Back to Datahub

Json Schema Post

metadata-ingestion/docs/sources/json-schema/json-schema_post.md

1.6.02.4 KB
Original Source

Configuration Notes

  • You must provide a platform field. Most organizations have custom project names for their schema repositories, so you can pick whatever name makes sense. For example, you might want to call your schema platform schemaregistry. After picking a custom platform, you can use the put platform command to register your custom platform into DataHub.

Capabilities

Use the Important Capabilities table above as the source of truth for supported features and whether additional configuration is required.

Dataset Display Name Control

By default, the display name for each ingested schema is derived from the last path segment of the schema identifier (e.g. a schema with $id: "https://example.com/schemas/domain/1.0" gets the display name 1.0).

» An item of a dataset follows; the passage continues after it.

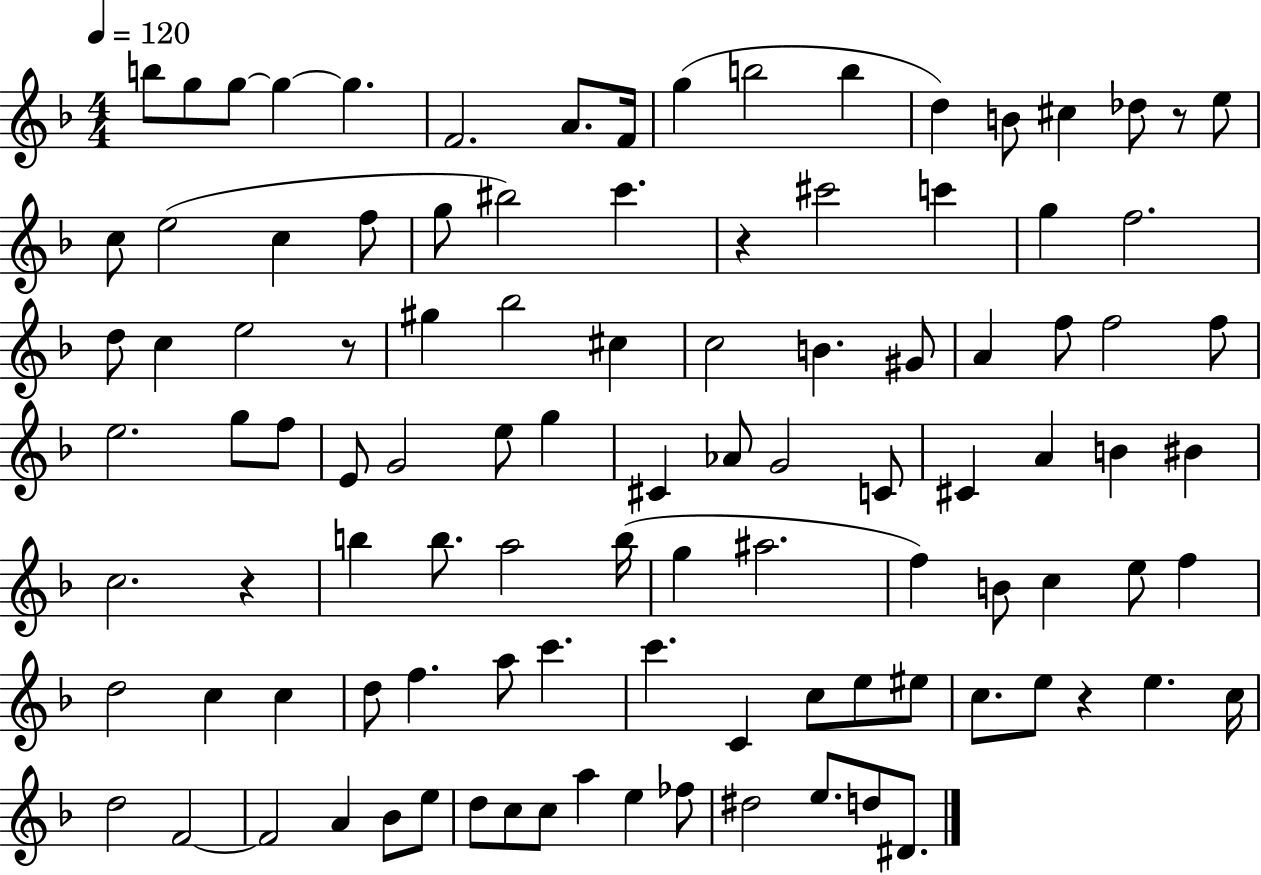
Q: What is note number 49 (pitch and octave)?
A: Ab4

This can be insufficient when many schemas share similar version-based names.

The dataset_name_strategy config controls how display names are computed:

  • BASENAME (default): Last path segment of the $id or filename. Current behavior, no breaking change.
  • SCHEMA_ID: Uses the full $id URI as the display name. Falls back to BASENAME if no $id is present.
  • TITLE: Uses the title field from the JSON schema. Falls back to BASENAME if no title is present.

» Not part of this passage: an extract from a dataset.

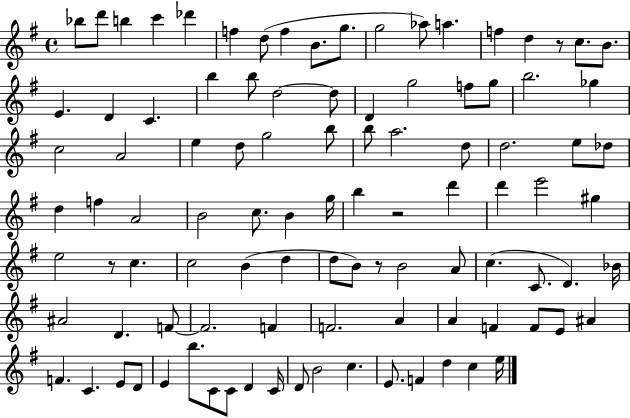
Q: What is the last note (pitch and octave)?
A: E5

Additionally, dataset_name_replace_pattern applies a simple string match-replace on the computed display name, regardless of which strategy is used.

These settings only affect the display name shown in the DataHub UI (DatasetProperties.name). The dataset URN is not affected.

Example: use the full schema $id as the display name, stripping the host prefix:

yaml
source:
  type: json-schema
  config:
    path: /schemas
    platform: schemaregistry
    dataset_name_strategy: SCHEMA_ID
    dataset_name_replace_pattern:
      match: "https://dev.schema.example.com/"
      replace: ""

Example: use the schema title field as the display name:

yaml
source:
  type: json-schema
  config:
    path: /schemas
    platform: schemaregistry
    dataset_name_strategy: TITLE

Limitations

Module behavior is constrained by source APIs, permissions, and metadata exposed by the platform. Refer to capability notes for unsupported or conditional features.

Troubleshooting

If ingestion fails, validate credentials, permissions, connectivity, and scope filters first. Then review ingestion logs for source-specific errors and adjust configuration accordingly.